• _Given task_
Extract the lines starting with the line containing "From furthest to closest, put" and ending with the line containing "263 centimetres", both included, and reproduce them word for word with nothing else.

• _Questions on scene geometry_
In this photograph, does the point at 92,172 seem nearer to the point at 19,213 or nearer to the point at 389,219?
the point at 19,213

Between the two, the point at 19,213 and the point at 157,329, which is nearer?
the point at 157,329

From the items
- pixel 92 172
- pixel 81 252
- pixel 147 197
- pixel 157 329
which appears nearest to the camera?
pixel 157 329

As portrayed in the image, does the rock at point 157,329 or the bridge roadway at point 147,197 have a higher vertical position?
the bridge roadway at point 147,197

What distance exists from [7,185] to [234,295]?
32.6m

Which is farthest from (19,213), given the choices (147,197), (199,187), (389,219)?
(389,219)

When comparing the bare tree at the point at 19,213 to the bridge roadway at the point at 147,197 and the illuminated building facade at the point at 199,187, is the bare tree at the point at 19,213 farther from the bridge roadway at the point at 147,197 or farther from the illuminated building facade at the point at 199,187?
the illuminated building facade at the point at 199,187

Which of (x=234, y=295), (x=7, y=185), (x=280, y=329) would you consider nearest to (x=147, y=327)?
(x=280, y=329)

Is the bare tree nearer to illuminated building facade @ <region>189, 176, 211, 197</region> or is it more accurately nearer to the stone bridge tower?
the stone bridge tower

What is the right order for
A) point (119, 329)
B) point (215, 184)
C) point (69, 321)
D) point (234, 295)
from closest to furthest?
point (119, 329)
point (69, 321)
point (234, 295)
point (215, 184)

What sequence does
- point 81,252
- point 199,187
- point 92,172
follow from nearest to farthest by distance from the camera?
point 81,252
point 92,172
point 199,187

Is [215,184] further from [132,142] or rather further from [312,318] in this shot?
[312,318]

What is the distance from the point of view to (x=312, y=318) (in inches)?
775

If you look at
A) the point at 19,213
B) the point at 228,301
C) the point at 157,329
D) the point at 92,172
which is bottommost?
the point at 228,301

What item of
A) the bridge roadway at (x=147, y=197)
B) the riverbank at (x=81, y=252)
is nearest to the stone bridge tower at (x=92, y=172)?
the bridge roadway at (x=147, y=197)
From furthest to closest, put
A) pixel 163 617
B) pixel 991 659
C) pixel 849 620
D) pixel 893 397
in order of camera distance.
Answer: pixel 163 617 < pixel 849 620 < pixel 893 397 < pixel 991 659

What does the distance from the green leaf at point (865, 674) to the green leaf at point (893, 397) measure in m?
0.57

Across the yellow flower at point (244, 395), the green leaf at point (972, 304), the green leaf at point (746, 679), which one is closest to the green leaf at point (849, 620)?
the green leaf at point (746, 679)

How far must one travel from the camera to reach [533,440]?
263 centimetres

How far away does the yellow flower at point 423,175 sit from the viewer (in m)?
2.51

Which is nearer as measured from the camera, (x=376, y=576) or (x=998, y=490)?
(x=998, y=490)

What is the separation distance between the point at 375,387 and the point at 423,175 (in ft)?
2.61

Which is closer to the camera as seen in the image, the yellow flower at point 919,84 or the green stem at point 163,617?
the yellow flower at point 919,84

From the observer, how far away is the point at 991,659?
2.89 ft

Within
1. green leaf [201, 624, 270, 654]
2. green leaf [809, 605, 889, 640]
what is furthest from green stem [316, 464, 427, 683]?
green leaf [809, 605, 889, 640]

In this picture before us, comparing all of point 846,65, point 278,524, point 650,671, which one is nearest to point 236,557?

• _Complete answer_
From furthest to closest, put
A) pixel 163 617
B) pixel 991 659
C) pixel 849 620
D) pixel 893 397
in order of camera distance.
Answer: pixel 163 617 < pixel 849 620 < pixel 893 397 < pixel 991 659

What does the distance from the green leaf at point (865, 674) to the green leaf at point (893, 397) measure in m?
0.57

Across the yellow flower at point (244, 395), the green leaf at point (972, 304), the green leaf at point (746, 679), which one is closest to the green leaf at point (849, 620)?
the green leaf at point (746, 679)

How far must one travel from the camera to reach [533,440]?
263 centimetres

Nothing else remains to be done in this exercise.